Visiblement, les critiques portent sur plusieurs aspects techniques. Le chantier ne prendrait pas suffisamment en compte les contraintes propres à une route de montagne, notamment, de fortes pentes, des risques d'éboulements et la pluviométrie importante.
Des ouvrages complémentaires auraient dû être intégrés, selon elles, dont les murs de soutènement, un système de drainage des eaux de pluie, des dispositifs de stabilisation des talus et glissières de sécurité sur les zones bordant les ravins.

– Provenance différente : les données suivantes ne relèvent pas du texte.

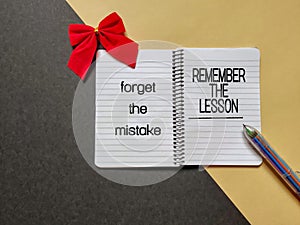 Motivational and inspirational quote of forget the mistake, remember the lesson written on notepad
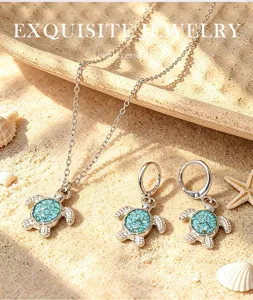 Detailed close-up of turquoise turtle necklace and earrings set on sandy beach background.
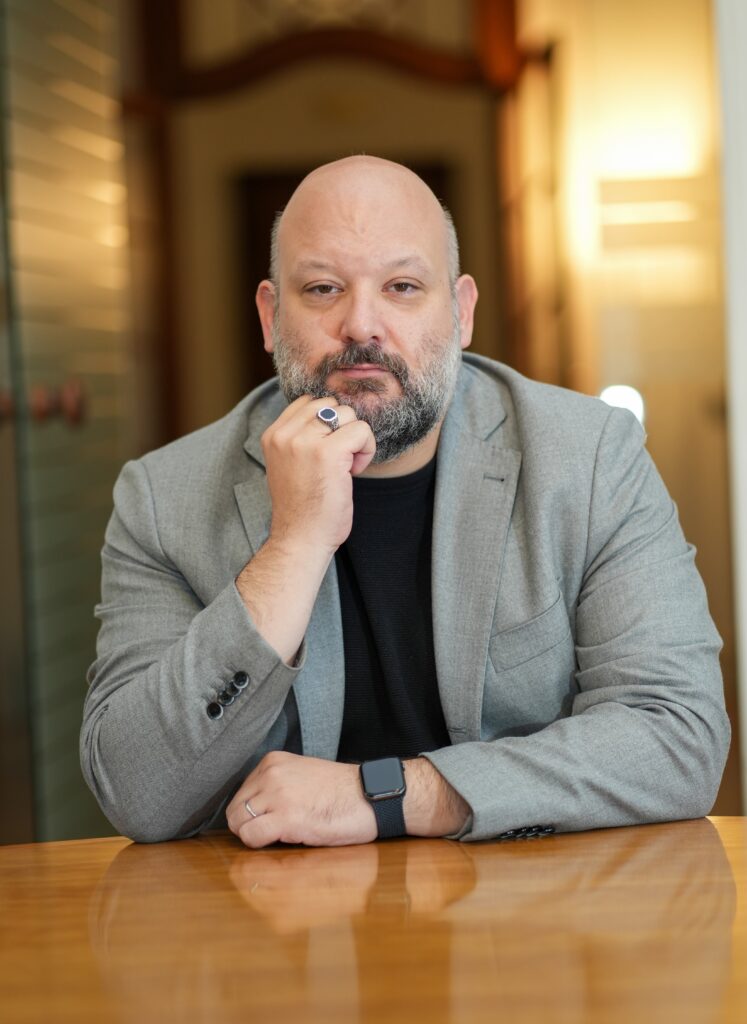 Lawyer sitting at a wooden table, resting chin on hand, in a professional office environment.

Les inquiétudes se concentrent également sur l'absence apparente de protections capables de limiter les conséquences d'une sortie de chaussée. Sur un tronçon où une simple perte de contrôle peut entraîner des conséquences dramatiques, certains redoutent que ce secteur demeure un point noir pour les transporteurs et les voyageurs.
Au-delà des aspects techniques, cette situation relance le débat sur les mécanismes de contrôle de qualité des ouvrages publics avant leur réception définitive. De nombreuses voix appellent les autorités compétentes à diligenter une expertise indépendante pour vérifier la conformité des travaux aux normes de sécurité applicables aux infrastructures routières en zone montagneuse.
À en croire certains usagers, l'objectif ne doit pas se limiter au rétablissement de la circulation. Ils espèrent que les éventuelles insuffisances pourront être corrigées rapidement afin de préserver des vies humaines et de garantir une circulation durable sur cet axe vital.